- WHAT IS REQUIRED:
Copy every line in the rows below that contains the word "inches".

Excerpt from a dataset
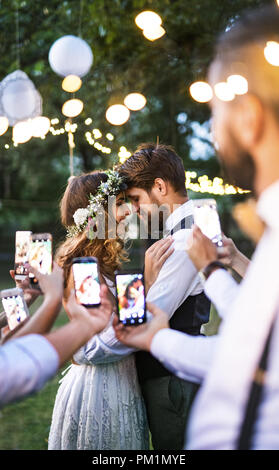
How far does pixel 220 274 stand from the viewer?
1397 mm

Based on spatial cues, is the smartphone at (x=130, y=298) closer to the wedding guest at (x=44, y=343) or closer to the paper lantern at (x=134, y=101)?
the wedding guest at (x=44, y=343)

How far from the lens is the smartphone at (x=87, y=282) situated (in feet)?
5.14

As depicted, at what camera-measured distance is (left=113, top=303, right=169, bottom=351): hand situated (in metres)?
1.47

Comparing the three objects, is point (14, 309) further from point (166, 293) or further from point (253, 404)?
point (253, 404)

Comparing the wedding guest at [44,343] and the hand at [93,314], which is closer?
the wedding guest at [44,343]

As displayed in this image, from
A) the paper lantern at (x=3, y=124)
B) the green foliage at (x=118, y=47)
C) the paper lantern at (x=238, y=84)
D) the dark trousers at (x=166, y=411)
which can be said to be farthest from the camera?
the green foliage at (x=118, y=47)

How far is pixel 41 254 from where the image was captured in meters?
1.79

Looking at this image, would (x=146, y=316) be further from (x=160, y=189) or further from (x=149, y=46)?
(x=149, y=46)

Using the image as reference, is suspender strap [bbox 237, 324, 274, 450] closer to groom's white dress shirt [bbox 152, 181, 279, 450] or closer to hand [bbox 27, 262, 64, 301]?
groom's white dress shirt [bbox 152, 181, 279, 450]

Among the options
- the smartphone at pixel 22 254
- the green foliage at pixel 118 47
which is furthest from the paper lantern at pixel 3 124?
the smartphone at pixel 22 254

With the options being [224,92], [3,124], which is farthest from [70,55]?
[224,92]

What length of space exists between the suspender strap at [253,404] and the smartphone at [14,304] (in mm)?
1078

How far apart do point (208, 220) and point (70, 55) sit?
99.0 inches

---

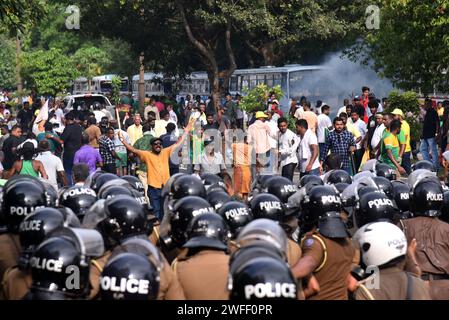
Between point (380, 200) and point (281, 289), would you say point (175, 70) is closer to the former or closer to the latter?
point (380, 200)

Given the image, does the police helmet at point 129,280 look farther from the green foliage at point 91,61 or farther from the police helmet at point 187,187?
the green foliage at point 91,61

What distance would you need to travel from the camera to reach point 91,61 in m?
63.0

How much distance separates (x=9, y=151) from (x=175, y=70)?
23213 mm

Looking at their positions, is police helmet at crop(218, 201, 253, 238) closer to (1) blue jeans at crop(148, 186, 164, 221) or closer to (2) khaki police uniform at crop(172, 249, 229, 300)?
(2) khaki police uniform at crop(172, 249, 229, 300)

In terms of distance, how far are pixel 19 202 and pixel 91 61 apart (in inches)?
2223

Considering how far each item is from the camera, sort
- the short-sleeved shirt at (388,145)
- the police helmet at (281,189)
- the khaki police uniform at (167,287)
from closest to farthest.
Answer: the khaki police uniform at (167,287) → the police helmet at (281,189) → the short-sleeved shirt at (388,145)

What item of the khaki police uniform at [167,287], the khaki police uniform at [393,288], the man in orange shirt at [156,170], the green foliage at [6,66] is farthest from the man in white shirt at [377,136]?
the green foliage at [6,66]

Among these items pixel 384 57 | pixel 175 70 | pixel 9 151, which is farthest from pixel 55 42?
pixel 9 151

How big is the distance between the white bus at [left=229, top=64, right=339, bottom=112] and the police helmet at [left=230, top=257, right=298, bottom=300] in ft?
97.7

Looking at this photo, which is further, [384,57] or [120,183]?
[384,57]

- OUTPUT:
99.0 inches
In terms of distance, how far are pixel 19 202 and pixel 91 61 apart (in inches)?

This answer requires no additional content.